She hardly ever laughed, unless it was a helpless giggle to please the eyes of a teacher or the kind where you know she's really dying inside and you wanted to know why she'd ever feel that way. And then one day, you understood. You two shared a bedroom--small, it was, but then again where you lived it always small, the best thing about it was how comfy it was, how pushed in and bunched. You liked closeness, but she didn't. She liked solid, pieces of things that were hard and smooth, that made texture feel like a literary element of wood. Yeah, she liked those. You remember watching her, just waking up in the middle of your sleep and you saw her elbow, bare elbow sticking out from one sliver of a white blanket and you've never seen skin like that in the night.

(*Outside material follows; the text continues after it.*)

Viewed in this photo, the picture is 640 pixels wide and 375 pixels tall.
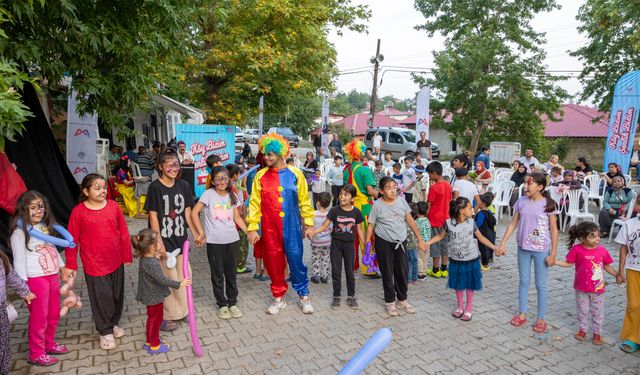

You wanted to paint it and see if it stayed that color, if it stayed the same. But you just hung your legs over the bed, grabbed your pillow and breathed into it, freckles disappearing in the darkness with only red hair trickling the cold in the side of your stomach. Your hair had grown long now, and you could feel your lips, the way it was so small, hers was heart-shaped.
You knew because you watched her drink a sip of her lemonade the day she arrived, and when she opened her mouth it was like she already had the taste in her tongue before she drunk it in. You watched her come out of the small pond near the back of the crossed-house, wearing the damp dress that clung to her legs, and you wondered if she'd like to play when she was a child, if she ever sunk herself in the mud when it rained and felt the grass beneath her palms just to see if the green-black spikes were sharp enough. You sat next to her at dinner one day, and touched her ankle so lightly that you swear you could hear her breath sharply on the end of your nose, but when you turned back she was laughing again, laughing that dying laugh.